TASK BRIEF: Reproduce the passage of the forum thread on mobile app billionaires between "The mobile markets" and "system creators (google/apple.)", inclusive, renaming "telecoms" as "carriers" wherever it occurs.

Ask HN: the Internet wave created billionaires - did the mobile app wave? - zxcvvcxz

If not, why is that?
======
taproot
I'd guess that it has something to do with a walled garden or two.

In more concise seriousness, in the same sense some joe schmoe made billions,
no not really. In a different sense sure it has and will continue to for the
manufacturers/telecoms/google/apple.

The mobile markets were already far too entrenched in big corp, most of the
money is funneled to the manufacturer's of the yearly upgraded hardware and
telecoms which service them. As for the app side of things the distribution of
said apps was heavily guarded by the operating system creators (google/apple.)
You could say that google doesn't operate a walled garden to the same extent
of closure that apple does but you'd have a hard time keeping a straight face
saying that competition at the distribution level isn't locked down by lockin
& implementation of their system.

I should perhaps note after spending a large chunk of the text above talking
about apple/google that they still get sweet fuck all of the pie most of the
money is going to the oligopoly of telcos who collude and backroom deal away
our net neutrality.

------
geophile
Instagram sold for $1b.

Twitter is valued at $10b.

Square is valued at $3b.

There are probably others, but those are the first that come to mind.

------
benologist
Rovio comes immediately to mind!

------
m_ke
Apple and sir Jobs

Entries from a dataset
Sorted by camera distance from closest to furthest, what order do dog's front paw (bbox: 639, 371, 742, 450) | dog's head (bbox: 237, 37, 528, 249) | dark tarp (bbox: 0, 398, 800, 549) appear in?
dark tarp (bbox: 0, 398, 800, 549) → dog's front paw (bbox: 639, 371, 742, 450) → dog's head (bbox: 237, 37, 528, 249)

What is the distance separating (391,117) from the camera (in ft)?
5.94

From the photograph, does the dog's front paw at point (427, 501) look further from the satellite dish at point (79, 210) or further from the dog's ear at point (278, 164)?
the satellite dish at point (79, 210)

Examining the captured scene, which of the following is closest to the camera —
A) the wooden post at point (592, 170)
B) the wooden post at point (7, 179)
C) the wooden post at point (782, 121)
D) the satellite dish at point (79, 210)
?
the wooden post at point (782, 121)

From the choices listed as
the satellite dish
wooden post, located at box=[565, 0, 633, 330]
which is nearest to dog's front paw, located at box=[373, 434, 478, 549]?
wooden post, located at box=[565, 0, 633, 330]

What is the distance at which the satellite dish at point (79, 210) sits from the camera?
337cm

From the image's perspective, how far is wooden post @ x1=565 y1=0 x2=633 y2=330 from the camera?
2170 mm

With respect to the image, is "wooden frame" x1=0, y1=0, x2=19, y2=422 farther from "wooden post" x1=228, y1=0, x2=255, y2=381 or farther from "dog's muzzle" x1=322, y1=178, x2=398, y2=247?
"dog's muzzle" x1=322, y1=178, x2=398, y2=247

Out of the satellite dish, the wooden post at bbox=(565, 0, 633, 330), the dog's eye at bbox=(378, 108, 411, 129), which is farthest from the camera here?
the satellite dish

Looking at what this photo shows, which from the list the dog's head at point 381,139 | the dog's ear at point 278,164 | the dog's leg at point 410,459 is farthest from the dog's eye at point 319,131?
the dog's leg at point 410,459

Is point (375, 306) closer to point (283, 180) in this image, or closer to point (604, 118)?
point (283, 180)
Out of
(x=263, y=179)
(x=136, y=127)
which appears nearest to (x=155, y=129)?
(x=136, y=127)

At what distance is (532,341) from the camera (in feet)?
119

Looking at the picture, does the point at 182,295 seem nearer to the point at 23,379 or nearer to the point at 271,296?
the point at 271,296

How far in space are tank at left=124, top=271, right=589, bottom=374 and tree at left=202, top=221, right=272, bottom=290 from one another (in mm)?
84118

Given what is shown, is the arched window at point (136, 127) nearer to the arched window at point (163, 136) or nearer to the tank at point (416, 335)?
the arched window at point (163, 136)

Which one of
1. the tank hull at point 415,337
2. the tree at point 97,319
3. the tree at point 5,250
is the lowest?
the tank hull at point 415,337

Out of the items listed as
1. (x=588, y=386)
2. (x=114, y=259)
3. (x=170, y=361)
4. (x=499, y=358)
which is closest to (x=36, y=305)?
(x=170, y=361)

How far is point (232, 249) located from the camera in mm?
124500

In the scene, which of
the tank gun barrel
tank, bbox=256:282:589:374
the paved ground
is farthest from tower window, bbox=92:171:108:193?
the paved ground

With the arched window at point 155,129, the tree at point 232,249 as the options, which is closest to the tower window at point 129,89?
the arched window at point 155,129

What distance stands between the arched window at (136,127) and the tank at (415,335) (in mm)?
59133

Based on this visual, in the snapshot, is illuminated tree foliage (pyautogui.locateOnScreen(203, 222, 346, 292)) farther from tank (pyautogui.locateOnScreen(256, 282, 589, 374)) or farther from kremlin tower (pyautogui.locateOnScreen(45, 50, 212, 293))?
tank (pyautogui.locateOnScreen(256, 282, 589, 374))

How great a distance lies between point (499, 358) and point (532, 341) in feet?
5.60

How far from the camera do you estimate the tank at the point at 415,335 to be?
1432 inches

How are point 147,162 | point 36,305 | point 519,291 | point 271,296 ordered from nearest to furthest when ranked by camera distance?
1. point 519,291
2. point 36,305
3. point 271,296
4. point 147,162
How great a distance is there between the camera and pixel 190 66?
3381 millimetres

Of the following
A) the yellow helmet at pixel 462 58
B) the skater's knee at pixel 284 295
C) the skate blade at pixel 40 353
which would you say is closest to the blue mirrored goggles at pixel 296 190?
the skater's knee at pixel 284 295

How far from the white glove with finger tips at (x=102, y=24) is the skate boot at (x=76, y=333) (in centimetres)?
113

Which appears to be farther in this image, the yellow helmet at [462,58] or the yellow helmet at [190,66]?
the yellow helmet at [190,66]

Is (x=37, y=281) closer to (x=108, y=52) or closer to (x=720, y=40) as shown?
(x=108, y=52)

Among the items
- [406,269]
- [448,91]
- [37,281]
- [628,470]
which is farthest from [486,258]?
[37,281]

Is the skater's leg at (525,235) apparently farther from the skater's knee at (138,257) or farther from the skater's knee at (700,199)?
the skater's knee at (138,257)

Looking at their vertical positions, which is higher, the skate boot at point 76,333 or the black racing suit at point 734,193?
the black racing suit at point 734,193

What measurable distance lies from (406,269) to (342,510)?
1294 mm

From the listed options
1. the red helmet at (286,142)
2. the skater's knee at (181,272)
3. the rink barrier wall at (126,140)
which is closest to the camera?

THE REPLY:
The mobile markets were already far too entrenched in big corp, most of the
money is funneled to the manufacturer's of the yearly upgraded hardware and
carriers which service them. As for the app side of things the distribution of
said apps was heavily guarded by the operating system creators (google/apple.)